P Gerber SM
Administrative Appeals Tribunal
Dr P. Gerber (Senior Member)
The taxpayer in this application (T), an airline pilot now aged 48 years, decided in 1983 to accept an attractive retirement package from one of the two major airlines by which he was employed.
2. In order to be able to continue to derive some income from commercial flying, T decided to enrol in a flying course offered in the United States which would give him endorsement for a particular aircraft much in use in what was referred to as "corporate contract flying".
3. T successfully completed the course, returned to Australia and engaged in some sporadic corporate contract flying.
4. In issue is the deductibility of the costs of the course. Quantum is not in dispute.
5. Unfortunately for this taxpayer, I have concluded that, in the present state of law, his claim cannot succeed. When all is said and done, T's position is no different from, say, that of a medical student who wants to deduct the cost of his medical studies from his income once he qualifies as a doctor. The answer to such a claim is that the expenditure comes at a point too soon to qualify as an outgoing "incurred in gaining or producing the assessable income" (cf.
F.C. of T. v. Maddalena 71 ATC 4161 at p. 4163 per Menzies J.). The fact that T already possessed a current commercial licence is, in my view, irrelevant. In the result, I find this case governed by the law as set out by Ormiston J. in
F.C. of T. v. Klan 85 ATC 4060; viz. that the so-called "perceived connection" between an expenditure and the derivation of future income is not, by itself, sufficient to qualify the expenditure as a deduction. Section 51(1) of the Income Tax Assessment Act - like the charismatic churches - insists on strict obedience to an occult ritual to produce a result which defies scientific explanation. Thus, had T undertaken his additional training whilst still employed by his former airline, the impugned expenditure would have qualified as an allowable deduction. So be it.
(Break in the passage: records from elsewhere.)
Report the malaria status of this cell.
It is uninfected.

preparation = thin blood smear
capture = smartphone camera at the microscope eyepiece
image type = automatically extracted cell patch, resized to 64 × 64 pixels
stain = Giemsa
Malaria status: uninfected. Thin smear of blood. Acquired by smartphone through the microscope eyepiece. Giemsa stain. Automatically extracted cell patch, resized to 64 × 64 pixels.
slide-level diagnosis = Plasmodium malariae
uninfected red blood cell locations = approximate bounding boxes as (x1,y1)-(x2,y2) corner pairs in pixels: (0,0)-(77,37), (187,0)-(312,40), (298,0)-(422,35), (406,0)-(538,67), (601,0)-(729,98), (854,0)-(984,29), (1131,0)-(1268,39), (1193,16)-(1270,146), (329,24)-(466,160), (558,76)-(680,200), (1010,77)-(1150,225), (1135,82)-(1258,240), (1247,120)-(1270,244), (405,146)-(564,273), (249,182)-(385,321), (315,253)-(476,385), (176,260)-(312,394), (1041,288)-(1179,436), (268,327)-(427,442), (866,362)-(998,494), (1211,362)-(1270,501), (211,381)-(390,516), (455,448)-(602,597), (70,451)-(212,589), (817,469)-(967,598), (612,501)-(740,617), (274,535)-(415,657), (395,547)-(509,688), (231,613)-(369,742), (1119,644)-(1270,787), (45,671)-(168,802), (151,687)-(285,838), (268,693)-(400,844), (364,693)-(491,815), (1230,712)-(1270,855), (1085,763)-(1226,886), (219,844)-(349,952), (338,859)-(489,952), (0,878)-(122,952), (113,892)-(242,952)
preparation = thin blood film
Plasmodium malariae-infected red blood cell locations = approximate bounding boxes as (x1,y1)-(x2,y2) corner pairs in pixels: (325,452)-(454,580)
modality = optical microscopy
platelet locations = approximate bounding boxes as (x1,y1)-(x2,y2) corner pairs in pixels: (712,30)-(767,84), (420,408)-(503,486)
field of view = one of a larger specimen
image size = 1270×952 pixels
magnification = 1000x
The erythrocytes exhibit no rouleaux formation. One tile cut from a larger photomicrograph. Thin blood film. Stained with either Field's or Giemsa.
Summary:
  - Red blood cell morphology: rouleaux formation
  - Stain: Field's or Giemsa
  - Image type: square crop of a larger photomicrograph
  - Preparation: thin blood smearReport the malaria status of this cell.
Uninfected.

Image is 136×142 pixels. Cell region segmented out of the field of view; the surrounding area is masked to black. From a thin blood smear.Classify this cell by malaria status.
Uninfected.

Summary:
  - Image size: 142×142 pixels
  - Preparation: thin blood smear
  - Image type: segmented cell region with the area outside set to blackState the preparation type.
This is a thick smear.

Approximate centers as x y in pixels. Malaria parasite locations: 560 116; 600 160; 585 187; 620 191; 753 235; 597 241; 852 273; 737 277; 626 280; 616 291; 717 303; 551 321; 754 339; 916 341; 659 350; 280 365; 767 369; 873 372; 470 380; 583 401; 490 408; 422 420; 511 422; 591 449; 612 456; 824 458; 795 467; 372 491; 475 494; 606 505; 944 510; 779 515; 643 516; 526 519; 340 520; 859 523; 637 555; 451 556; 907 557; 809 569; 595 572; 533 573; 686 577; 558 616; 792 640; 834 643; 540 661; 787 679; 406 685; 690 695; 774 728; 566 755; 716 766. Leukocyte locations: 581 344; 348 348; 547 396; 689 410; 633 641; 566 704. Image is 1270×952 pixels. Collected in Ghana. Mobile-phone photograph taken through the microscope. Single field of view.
In short, to come within the purview of sec. 51(1), the cost of better qualifying oneself in point of knowledge or skill must be undertaken either in a current and relevant employment (cf.
F.C. of T. v. Finn (1961) 106 C.L.R. 60) or during the subsistence of an associated business undertaking (cf.
F.C. of T. v. Highfield 82 ATC 4463).
6. In a well researched address, Mr Clough, of learned counsel for the applicant, valiantly sought to extricate himself from the eccentricities of the law as set out above by relying on
F.C. of T. v. Kropp 76 ATC 4406 and Case T78,
86 ATC 1094, the latter being a decision of this Tribunal.
7. In Kropp the facts are adequately set out in the headnote:
"The taxpayer, a chartered accountant, resigned his employment with an Australian firm of accountants (Price Waterhouse) and went to work in Canada for two years with an affiliated but autonomous firm. He was then re-employed by the Australian firm with a promotion and an increase in salary. The evidence showed that the taxpayer intended to make his career in accountancy with the Australian firm, and that the major purpose of going to Canada was `to gain additional experience and to keep abreast of current developments in the audit sphere'. The Australian firm pursued a policy of encouraging its staff to travel overseas at their own expense."
After an exhaustive analysis of the law, Waddell J., in finding for the taxpayer, concluded that - sub specie aeternitatis -
ATC 959"each case must, of course, depend upon its own particular circumstances". The decision is readily explicable, either on the basis that a resignation undertaken in circumstances where the resigner could anticipate "with considerable confidence" being re-employed by the same employer at an increased salary is not really a "resignation" strictu sensu, or on the more theological approach that Price Waterhouse & Co., wheresoever situate, is one and indivisible. Neither view is relevant to the facts now before me. Again, Case T78, like Kropp, is a "one off" decision which depends on its own peculiar facts.
8. This case is clearly not without its difficulties, not least of which is the problem of reconciling the earlier decisions in this area. I would feel more confident of the correctness of the result if The Australian Tax Review had vigorously attacked the line of cases exemplified by Klan and reached the opposite conclusion.
9. Doing the best I can in the present state of uncertainty, the Commissioner's decision on the objection must be affirmed.